Freedom of movement 22 - Tallinn
“Free movement for me has been a boon, mainly because of where I live, in Estonia. Contrast the fact that I can travel to Finland, in one direction and Latvia in the other, with as much ease as you would travelling between counties in Britain, with the situation with our neighbour to the east – Russia – where travelling requires filling out forms, getting (and paying for) a visa, long queues and checks at the border etc. I can't imagine another place where you'd quite get that difference.
I was here when the Schengen kicked in; before that there were checks going to both those places and beyond, not a lot, but you still had to stop. One of the oddest case studies of this was Valga/Valka, a town which straddles the Estonian-Latvian border.
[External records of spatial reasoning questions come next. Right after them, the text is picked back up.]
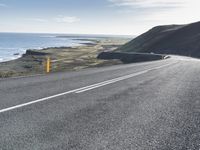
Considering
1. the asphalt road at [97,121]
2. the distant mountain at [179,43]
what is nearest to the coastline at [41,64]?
the asphalt road at [97,121]

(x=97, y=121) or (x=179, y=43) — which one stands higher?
(x=97, y=121)

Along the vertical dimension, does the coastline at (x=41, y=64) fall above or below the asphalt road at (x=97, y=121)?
below

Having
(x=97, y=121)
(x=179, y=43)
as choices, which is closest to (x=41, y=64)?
(x=179, y=43)

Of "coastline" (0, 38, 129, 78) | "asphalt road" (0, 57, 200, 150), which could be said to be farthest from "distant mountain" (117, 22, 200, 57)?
"asphalt road" (0, 57, 200, 150)

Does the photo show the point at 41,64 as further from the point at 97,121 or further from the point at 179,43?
the point at 97,121

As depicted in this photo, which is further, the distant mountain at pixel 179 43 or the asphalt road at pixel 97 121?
the distant mountain at pixel 179 43

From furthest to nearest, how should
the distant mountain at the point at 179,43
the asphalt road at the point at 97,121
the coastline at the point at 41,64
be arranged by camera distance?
the distant mountain at the point at 179,43 < the coastline at the point at 41,64 < the asphalt road at the point at 97,121

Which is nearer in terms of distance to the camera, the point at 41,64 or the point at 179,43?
the point at 41,64

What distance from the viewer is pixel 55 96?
356 inches

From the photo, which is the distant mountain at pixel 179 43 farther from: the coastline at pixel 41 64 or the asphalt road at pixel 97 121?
the asphalt road at pixel 97 121

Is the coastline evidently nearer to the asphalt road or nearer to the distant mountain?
the asphalt road

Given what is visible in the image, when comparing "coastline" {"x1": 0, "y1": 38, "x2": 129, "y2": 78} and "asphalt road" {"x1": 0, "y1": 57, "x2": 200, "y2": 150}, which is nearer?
"asphalt road" {"x1": 0, "y1": 57, "x2": 200, "y2": 150}

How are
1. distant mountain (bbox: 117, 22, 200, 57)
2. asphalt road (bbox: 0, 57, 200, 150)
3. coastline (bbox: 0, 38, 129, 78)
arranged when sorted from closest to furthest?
asphalt road (bbox: 0, 57, 200, 150), coastline (bbox: 0, 38, 129, 78), distant mountain (bbox: 117, 22, 200, 57)

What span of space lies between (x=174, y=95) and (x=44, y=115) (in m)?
5.18
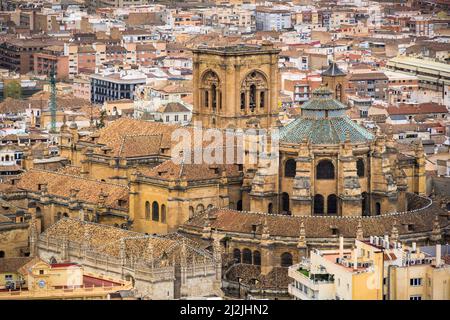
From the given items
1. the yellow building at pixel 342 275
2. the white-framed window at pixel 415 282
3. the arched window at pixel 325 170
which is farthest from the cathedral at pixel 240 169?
the white-framed window at pixel 415 282

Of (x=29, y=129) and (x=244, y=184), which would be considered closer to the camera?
(x=244, y=184)

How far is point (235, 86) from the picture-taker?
440 ft

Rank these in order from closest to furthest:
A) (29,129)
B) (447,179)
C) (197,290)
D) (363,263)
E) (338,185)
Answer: (363,263), (197,290), (338,185), (447,179), (29,129)

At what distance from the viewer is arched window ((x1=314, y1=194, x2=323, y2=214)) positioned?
407ft

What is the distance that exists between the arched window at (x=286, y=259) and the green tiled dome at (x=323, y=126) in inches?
307

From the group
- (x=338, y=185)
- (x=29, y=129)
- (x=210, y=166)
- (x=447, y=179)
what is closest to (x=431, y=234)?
(x=338, y=185)

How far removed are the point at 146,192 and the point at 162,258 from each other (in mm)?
12128

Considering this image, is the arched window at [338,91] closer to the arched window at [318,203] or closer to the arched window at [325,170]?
the arched window at [325,170]

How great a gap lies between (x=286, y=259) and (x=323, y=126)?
9471mm

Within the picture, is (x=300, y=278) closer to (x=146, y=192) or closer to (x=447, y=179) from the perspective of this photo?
(x=146, y=192)

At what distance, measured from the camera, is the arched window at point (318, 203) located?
4884 inches

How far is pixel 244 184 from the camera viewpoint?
12731cm

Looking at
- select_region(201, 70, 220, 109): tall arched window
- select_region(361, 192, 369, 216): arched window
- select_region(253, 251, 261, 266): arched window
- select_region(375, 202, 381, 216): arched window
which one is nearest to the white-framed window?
select_region(253, 251, 261, 266): arched window

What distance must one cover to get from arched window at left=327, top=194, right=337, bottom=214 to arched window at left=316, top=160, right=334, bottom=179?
3.65 feet
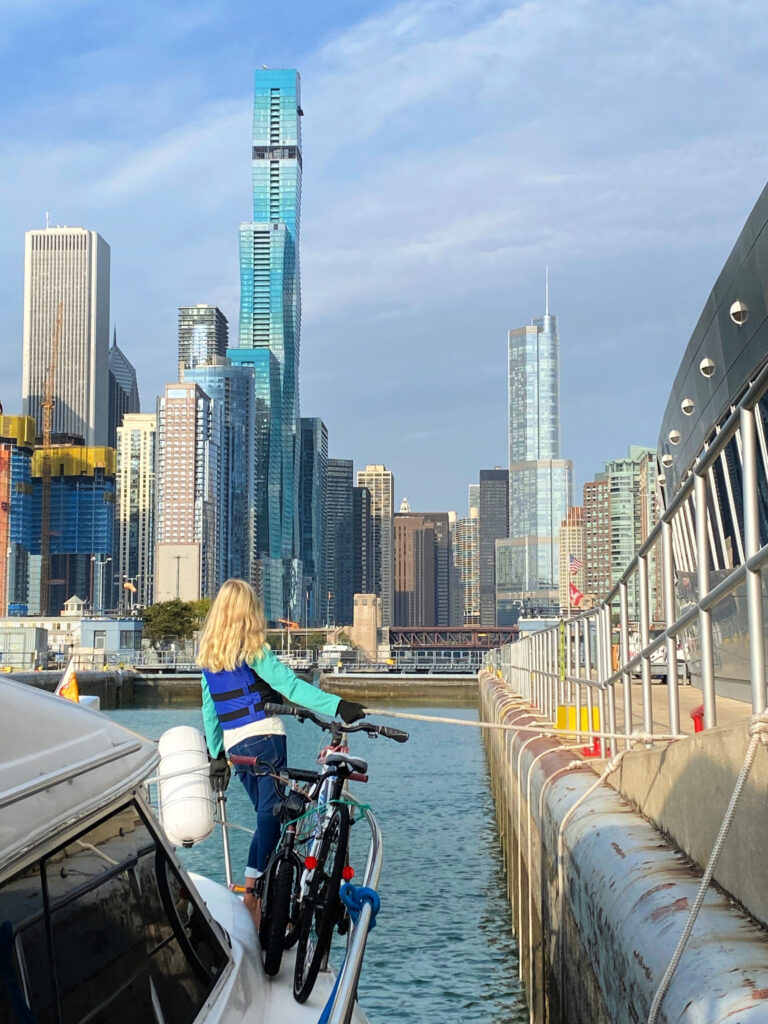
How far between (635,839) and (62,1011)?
3.07 metres

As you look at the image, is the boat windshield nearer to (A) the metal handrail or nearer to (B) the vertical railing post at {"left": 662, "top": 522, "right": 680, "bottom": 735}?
(A) the metal handrail

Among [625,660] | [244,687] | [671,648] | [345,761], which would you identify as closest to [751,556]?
[345,761]

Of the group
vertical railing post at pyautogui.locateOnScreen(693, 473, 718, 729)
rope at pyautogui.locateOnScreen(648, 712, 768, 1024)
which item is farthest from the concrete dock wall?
vertical railing post at pyautogui.locateOnScreen(693, 473, 718, 729)

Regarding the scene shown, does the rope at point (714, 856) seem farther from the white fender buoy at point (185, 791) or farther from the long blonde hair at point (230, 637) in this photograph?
the long blonde hair at point (230, 637)

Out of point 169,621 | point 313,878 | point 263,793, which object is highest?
point 263,793

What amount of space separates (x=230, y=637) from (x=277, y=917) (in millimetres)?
1448

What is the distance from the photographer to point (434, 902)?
469 inches

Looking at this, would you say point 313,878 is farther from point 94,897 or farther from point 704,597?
point 704,597

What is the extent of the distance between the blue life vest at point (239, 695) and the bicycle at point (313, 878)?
697 millimetres

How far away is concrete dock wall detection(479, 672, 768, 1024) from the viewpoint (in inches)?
118

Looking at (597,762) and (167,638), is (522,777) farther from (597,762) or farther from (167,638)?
(167,638)

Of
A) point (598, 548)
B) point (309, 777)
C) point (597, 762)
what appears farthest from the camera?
point (598, 548)

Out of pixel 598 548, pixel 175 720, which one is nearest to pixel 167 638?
pixel 175 720

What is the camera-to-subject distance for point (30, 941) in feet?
6.84
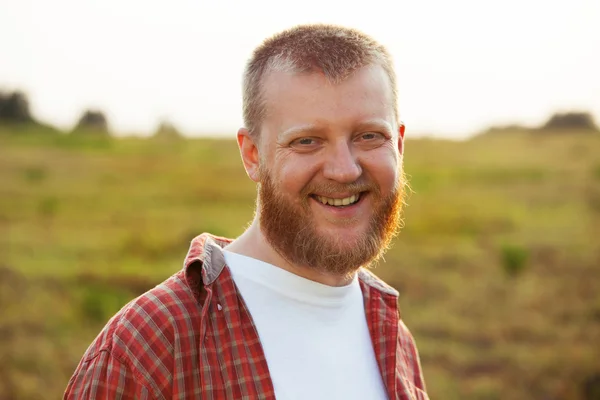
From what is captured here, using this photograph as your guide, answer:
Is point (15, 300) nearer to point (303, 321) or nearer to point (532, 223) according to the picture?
point (303, 321)

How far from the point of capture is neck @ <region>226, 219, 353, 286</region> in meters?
2.29

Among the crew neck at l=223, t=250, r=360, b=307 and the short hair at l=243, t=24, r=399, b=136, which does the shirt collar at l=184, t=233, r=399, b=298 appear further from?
the short hair at l=243, t=24, r=399, b=136

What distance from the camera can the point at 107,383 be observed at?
5.99 feet

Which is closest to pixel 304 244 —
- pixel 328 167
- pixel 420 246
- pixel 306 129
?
pixel 328 167

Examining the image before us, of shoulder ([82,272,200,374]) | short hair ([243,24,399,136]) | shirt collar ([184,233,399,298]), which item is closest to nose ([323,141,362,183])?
short hair ([243,24,399,136])

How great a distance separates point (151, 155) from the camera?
1811 centimetres

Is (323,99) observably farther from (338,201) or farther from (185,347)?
(185,347)

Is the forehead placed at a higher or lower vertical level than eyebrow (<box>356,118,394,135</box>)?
higher

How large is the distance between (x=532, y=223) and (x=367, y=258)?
12.2 metres

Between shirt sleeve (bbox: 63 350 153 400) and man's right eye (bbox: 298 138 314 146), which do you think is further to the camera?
man's right eye (bbox: 298 138 314 146)

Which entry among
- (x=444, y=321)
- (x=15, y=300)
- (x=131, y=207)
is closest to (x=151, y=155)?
(x=131, y=207)

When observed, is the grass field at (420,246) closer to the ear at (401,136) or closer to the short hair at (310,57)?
the ear at (401,136)

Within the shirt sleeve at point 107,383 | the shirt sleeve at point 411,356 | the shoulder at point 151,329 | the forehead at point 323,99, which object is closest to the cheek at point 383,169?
the forehead at point 323,99

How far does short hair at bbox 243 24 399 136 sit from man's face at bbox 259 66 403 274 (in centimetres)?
3
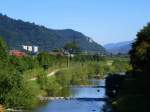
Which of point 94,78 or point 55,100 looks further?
point 94,78

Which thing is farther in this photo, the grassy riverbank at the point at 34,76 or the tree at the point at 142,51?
the tree at the point at 142,51

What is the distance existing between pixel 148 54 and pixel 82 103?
55.1 feet

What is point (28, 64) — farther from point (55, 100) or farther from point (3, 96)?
point (3, 96)

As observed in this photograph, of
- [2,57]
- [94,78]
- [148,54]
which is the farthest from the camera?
[94,78]

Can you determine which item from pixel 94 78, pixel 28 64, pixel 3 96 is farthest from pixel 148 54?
pixel 94 78

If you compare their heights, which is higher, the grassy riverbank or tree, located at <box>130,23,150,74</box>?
tree, located at <box>130,23,150,74</box>

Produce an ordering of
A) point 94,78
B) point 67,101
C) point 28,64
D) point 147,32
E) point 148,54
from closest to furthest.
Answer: point 148,54
point 147,32
point 67,101
point 28,64
point 94,78

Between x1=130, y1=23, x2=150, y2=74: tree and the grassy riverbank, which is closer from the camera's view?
the grassy riverbank

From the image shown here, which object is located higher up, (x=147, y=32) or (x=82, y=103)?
(x=147, y=32)

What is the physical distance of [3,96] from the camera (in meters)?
71.2

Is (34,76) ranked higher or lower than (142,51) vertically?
lower

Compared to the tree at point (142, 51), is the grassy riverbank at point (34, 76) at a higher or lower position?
lower

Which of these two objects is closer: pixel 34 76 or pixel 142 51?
pixel 142 51

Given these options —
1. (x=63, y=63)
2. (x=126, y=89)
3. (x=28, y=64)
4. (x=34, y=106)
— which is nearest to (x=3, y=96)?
(x=34, y=106)
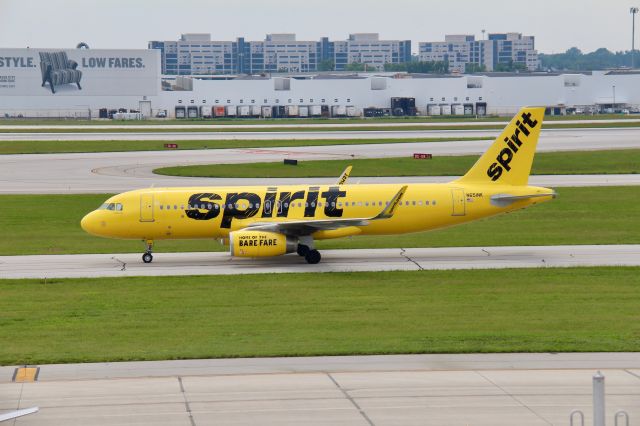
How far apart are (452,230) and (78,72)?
135985mm

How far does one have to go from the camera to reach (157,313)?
3497 cm

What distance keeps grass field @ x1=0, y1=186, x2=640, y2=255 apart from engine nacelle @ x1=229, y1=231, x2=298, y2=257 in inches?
252

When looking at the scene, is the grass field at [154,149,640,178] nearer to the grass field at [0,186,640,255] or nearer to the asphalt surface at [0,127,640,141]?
the grass field at [0,186,640,255]

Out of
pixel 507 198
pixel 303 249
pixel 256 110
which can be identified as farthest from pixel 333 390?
pixel 256 110

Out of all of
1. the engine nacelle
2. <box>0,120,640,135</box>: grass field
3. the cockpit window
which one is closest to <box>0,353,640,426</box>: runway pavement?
the engine nacelle

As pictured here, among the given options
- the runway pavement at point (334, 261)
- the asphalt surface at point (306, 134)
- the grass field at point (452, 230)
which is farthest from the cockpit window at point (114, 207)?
the asphalt surface at point (306, 134)

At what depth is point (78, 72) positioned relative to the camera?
181000mm

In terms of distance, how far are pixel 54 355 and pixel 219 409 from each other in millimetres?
7227

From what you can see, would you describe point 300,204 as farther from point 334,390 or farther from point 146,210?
point 334,390

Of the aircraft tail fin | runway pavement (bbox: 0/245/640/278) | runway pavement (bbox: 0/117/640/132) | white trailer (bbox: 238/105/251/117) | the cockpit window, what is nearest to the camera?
runway pavement (bbox: 0/245/640/278)

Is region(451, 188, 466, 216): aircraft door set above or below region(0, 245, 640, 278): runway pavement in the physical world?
above

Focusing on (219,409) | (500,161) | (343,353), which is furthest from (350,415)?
(500,161)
In the old days, you could find yourself crossing the border down a side-street, which would have involved checks, but not any more. Sometimes there would be language issues in other places too, for instance crossing the border between Poland and Lithuania.
Much more significantly than just my own free movement, everything seems to have moved along with that too, in terms of communications, transport infrastructure, the economy as a whole.
Naturally it's important not to be naïve – not everyone can take advantage of the Schengen Zone in the same way, and people from outside the zone can, and do, often experience real problems with movement and residency rights. But overall it's definitely been a net gain''.